Das Landgericht Dortmund hat mit Urteil vom 4. März 2011 im Verfahren 3 O 476/09 über die Freigabe eines Wertpapierdepots im Zusammenhang mit einem Erbbaurecht entschieden. Die Klägerin war Rechtsnachfolgerin der früheren Grundstückseigentümer. Das Erbbaurecht war später im Wege der Zwangsversteigerung der Beklagten zugeschlagen worden. Streitig war, ob ein ursprünglich als Kaution für Erbbauzins und Pachtzins angelegtes Wertpapierdepot zugunsten der Klägerin freizugeben war.

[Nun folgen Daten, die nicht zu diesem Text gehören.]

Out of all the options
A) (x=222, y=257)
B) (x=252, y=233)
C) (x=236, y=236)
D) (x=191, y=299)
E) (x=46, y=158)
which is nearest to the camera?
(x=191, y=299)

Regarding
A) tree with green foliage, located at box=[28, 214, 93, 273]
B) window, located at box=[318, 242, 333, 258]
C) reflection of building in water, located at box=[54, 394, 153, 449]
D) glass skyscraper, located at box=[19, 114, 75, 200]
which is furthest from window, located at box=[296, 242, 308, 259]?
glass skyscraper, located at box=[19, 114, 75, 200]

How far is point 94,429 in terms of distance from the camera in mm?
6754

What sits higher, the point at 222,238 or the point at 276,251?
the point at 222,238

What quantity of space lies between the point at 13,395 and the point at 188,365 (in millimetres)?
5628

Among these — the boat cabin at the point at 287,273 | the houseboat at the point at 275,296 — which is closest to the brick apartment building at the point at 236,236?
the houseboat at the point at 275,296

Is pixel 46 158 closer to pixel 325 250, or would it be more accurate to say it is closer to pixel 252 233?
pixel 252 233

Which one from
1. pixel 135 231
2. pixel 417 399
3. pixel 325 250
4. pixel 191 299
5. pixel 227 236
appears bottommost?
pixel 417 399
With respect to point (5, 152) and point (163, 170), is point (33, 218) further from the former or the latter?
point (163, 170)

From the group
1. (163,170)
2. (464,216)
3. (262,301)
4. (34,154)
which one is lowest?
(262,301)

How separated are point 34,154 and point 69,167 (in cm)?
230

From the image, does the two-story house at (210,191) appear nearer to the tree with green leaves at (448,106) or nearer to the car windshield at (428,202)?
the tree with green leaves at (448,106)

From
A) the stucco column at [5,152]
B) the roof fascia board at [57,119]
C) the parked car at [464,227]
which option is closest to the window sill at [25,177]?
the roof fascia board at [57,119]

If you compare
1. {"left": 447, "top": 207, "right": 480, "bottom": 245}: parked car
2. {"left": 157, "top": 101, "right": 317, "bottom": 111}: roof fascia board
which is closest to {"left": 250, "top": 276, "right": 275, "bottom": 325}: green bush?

Kaution und Erbbaurecht nach der Versteigerung
Dem Verfahren lag ein älteres Erbbaurechts- und Pachtverhältnis zugrunde. Die damalige Erwerberin des Erbbaurechts hatte eine Kaution gestellt, die in festverzinslichen Wertpapieren angelegt wurde. Aus den Erträgen sollten Erbbauzinsen und Pachtzinsen reguliert werden. Später pfändete die Beklagte Ansprüche im Zusammenhang mit diesem Depot und erhielt das Erbbaurecht durch Zuschlag in einem Versteigerungsverfahren.
Nach dem Zuschlag wurden die Eigentumsumschreibung des Erbbaurechts sowie die Löschung des Erbbauzinses und weiterer Belastungen im Grundbuch eingetragen. Die Klägerin verlangte nun, die Beklagte solle gegenüber der Bank die Umschreibung und Auszahlung des Wertpapierdepots an sie freigeben.
Die Klage auf Freigabe des Wertpapierdepots wurde abgewiesen.
Keine Freigabe ohne klare Anspruchsgrundlage
Das Landgericht wies die Klage ab. Der Fall zeigt, dass dingliche Wirkungen des Zuschlags, schuldrechtliche Kautionsabreden, Pfändungen und Depotansprüche sauber voneinander zu trennen sind. Eine Kaution, die in einem bestimmten Vertragsgefüge gestellt wurde, fällt nicht allein deshalb automatisch dem Grundstückseigentümer oder dessen Rechtsnachfolger zu, weil später Erbbauzinszahlungen ausbleiben oder das Erbbaurecht in der Zwangsversteigerung übertragen wird.
Entscheidend ist vielmehr, welche Ansprüche durch die Kaution gesichert wurden, wer Inhaber der Rückgewähr- oder Freigabeansprüche ist und ob der geltend gemachte Kautionsfall vom Vertrag tatsächlich erfasst wird. Die bloße wirtschaftliche Erwartung, aus dem Depot wegen ausgebliebener Erbbauzinsen Befriedigung zu erhalten, ersetzt keine rechtliche Anspruchsgrundlage.
Bedeutung für die Praxis
Die Entscheidung ist für Grundstückseigentümer, Erbbauberechtigte, Gläubiger und Ersteher von Erbbaurechten bedeutsam. Praktisch wichtig sind insbesondere:
- Erbbauzins, Pachtzins und Kautionsabreden müssen getrennt geprüft werden.
- Der Zuschlag in der Zwangsversteigerung klärt nicht automatisch schuldrechtliche Depot- und Freigabeansprüche.
- Pfändungen von Rückgewähransprüchen können die Anspruchslage zusätzlich verkomplizieren.
- Bei Erbbaurechten sollten Sicherheiten, Rangfragen und Löschungen vor Verwertung sorgfältig dokumentiert werden.
Die Kanzlei ordnet das Urteil als praxisrelevante Klarstellung zur Behandlung von Sicherheiten rund um Erbbaurechte nach einer Zwangsversteigerung ein.